----- Rows -----

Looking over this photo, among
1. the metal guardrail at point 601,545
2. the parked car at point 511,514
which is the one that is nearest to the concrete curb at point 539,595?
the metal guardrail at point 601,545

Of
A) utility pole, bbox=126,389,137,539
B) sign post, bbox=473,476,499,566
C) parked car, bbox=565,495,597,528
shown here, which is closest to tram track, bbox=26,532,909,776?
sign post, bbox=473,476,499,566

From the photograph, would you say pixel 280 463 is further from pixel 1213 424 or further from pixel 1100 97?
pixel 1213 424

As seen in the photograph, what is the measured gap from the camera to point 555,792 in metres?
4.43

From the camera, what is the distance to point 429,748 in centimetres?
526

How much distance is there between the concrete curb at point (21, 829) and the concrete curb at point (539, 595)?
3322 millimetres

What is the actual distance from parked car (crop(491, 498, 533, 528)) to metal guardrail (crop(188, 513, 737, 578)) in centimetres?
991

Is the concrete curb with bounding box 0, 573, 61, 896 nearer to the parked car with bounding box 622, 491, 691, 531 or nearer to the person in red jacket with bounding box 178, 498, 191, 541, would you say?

-----
----- Rows -----

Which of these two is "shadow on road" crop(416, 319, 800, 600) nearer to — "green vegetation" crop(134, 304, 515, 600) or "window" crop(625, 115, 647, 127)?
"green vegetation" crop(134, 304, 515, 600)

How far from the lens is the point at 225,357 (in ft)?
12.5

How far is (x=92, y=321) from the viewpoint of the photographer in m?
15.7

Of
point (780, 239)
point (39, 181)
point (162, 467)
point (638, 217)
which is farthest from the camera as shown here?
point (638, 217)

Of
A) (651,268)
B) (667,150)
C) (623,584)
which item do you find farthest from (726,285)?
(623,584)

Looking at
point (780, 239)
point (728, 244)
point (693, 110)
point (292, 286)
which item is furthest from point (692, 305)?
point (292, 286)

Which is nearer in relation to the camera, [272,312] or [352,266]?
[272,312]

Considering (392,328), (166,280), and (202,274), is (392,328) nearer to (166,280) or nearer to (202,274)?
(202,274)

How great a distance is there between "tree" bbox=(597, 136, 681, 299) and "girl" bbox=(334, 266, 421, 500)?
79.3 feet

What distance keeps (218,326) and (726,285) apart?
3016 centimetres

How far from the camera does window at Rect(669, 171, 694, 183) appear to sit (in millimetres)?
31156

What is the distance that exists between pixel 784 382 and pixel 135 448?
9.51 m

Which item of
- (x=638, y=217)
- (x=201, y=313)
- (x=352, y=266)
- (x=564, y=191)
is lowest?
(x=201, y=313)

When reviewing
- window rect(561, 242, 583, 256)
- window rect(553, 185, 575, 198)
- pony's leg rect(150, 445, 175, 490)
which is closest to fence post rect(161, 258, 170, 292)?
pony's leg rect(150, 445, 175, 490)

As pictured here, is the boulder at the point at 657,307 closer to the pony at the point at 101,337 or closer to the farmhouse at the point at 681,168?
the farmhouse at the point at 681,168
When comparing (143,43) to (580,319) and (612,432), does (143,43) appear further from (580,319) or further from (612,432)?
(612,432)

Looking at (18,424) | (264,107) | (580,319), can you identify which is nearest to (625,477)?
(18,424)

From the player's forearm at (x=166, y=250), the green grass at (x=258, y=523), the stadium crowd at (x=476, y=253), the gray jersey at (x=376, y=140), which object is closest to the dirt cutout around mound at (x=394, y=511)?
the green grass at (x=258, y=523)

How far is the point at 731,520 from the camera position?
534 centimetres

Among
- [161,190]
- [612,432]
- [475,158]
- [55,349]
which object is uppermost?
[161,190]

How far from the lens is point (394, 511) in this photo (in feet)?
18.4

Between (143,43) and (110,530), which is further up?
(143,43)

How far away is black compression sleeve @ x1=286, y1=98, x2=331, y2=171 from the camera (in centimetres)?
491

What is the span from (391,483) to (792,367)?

-----

### Set problem
Copy out the records word for word, everything from the line containing "Considering (392,328), (166,280), and" down to the line containing "534 centimetres", both of those lines included.

### Final answer
Considering (392,328), (166,280), and (202,274), is (392,328) nearer to (166,280) or nearer to (202,274)?
(202,274)

How great a distance is there between "tree" bbox=(597, 136, 681, 299) and "girl" bbox=(334, 266, 421, 500)?
79.3 feet

What distance keeps (218,326) and (726,285) apart?
3016 centimetres

How far from the camera does window at Rect(669, 171, 694, 183) appear to sit (in millimetres)?
31156

What is the distance that exists between pixel 784 382 and pixel 135 448?
9.51 m

Which item of
- (x=638, y=217)
- (x=201, y=313)
- (x=352, y=266)
- (x=564, y=191)
is lowest?
(x=201, y=313)

When reviewing
- window rect(561, 242, 583, 256)
- window rect(553, 185, 575, 198)
- pony's leg rect(150, 445, 175, 490)
which is closest to fence post rect(161, 258, 170, 292)?
pony's leg rect(150, 445, 175, 490)

As pictured here, is the boulder at the point at 657,307 closer to the pony at the point at 101,337 or closer to the farmhouse at the point at 681,168?
the farmhouse at the point at 681,168
When comparing (143,43) to (580,319) and (612,432), does (143,43) appear further from (580,319) or further from (612,432)?
(612,432)

Looking at (18,424) | (264,107) | (580,319), can you identify which is nearest to (625,477)?
(18,424)

From the player's forearm at (x=166, y=250), the green grass at (x=258, y=523), the stadium crowd at (x=476, y=253), the gray jersey at (x=376, y=140), which object is closest to the dirt cutout around mound at (x=394, y=511)?
the green grass at (x=258, y=523)

How far is the point at 731,520 from the camera position?
534 centimetres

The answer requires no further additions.